__Exercise tasks__
1. In the dining and shopping guide, copy the part that opens with "From coast to" and ends with "known as Koreatown.", swapping "The Prince" for "The Regent" everywhere it appears.
2. According to the dining and shopping guide, what was The Prince called when it first opened in the 1940s?

__Source excerpt__
Shop & Dine
After spending all day looking at the fashions of the future, you might just find yourself wanting to wind down with cocktails and dinner in an atmosphere redolent of the familiar—as in things that are tried-and-true, nostalgic, classic and never go out of style. In short, you need a shot of vintage glamour served up with a funky chaser.
From coast to coast, L.A. to New York, here are some hot spots to take in during the trade shows, because what’s business without a dash of pleasure? You can also visit these vintage clothing shops prized by locals and sought out by visitors and find something suitable to wear to dinner at one of these eateries that span the range from retro diner to sumptuous speakeasy.
3198 W. 7th St.
Every trip to L.A. should include a dash of Old Hollywood, and you can find it—with a surprisingly modern twist—at a bar and restaurant known by the regal name The Prince.
The spot is considered a must-visit for cinephiles, having been featured in a huge number of shows and films, including “Mad Men,” “New Girl” and “Chinatown,” which is rather amusing considering The Prince’s location in what is now known as Koreatown.
Situated on the ground floor of a Tudor Revival–style building from the Art Deco era, the famed restaurant opened in the 1940s under the name The Windsor and quickly became a hot spot for Hollywood’s movers and shakers. Film fans love daydreaming about what deals and gossip took place in the nostalgic red booths surrounded by glamorously garish red-and-gold wallpaper and oil paintings.
Everything under the sun is always changing, and sunny L.A. embodies this principle to the extreme. The Prince’s menu has been updated to reflect its neighborhood and for the past three decades has offered Korean cuisine. That means you can down some octopus tentacles with your martini at the horseshoe-shaped bar before moving on to kimchi and fried chicken in the dining area.
1800 N. Vermont Ave.
In mid-century America you were either hip or square. But fashion is a cycle, and by the ’80s Huey Lewis and the News told us it was hip to be square. Who even knows where we are now, which is all the more reason to just wear what you want and don’t take the name Squaresville literally. This renowned L.A. vintage shop can make you look hip or square, chic or rock ’n’ roll, glam or grunge, because the biggest factor is the attitude you bring to what you wear.
Some shops are strictly curated, but Squaresville is a leading buy-sell-trade emporium, which means the influx of new stuff is constant and you’re sharing in the style of your peers in the local fashion community. That said, Squaresville prizes the unusual and funky, which means you’ve probably figured out its name is an ironic one.

__Supplied information__

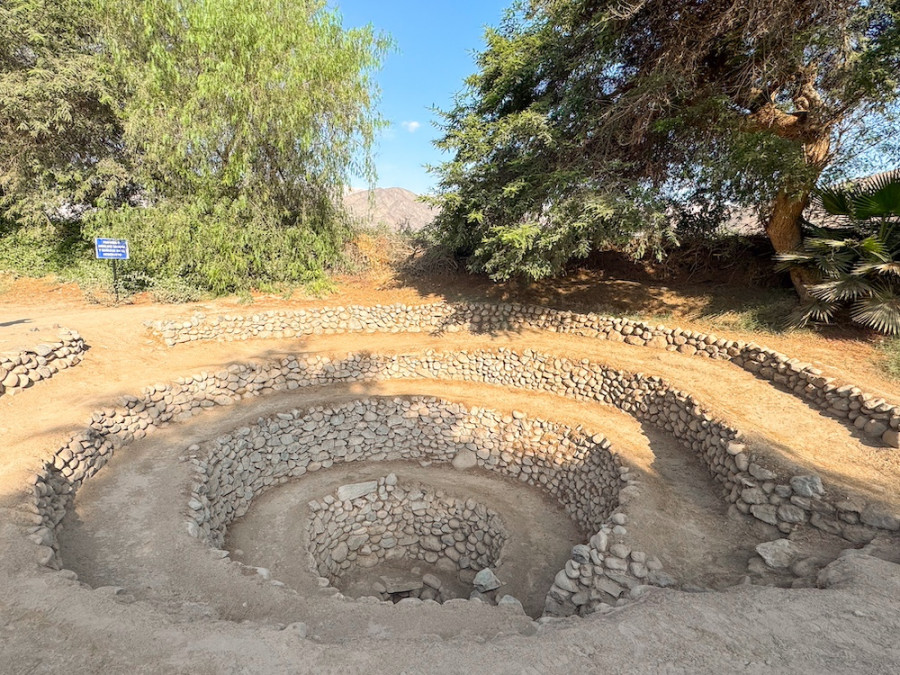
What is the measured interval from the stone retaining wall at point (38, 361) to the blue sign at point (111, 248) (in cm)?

__Exercise responses__
1.
From coast to coast, L.A. to New York, here are some hot spots to take in during the trade shows, because what’s business without a dash of pleasure? You can also visit these vintage clothing shops prized by locals and sought out by visitors and find something suitable to wear to dinner at one of these eateries that span the range from retro diner to sumptuous speakeasy.
3198 W. 7th St.
Every trip to L.A. should include a dash of Old Hollywood, and you can find it—with a surprisingly modern twist—at a bar and restaurant known by the regal name The Regent.
The spot is considered a must-visit for cinephiles, having been featured in a huge number of shows and films, including “Mad Men,” “New Girl” and “Chinatown,” which is rather amusing considering The Regent’s location in what is now known as Koreatown.

2. The Windsor.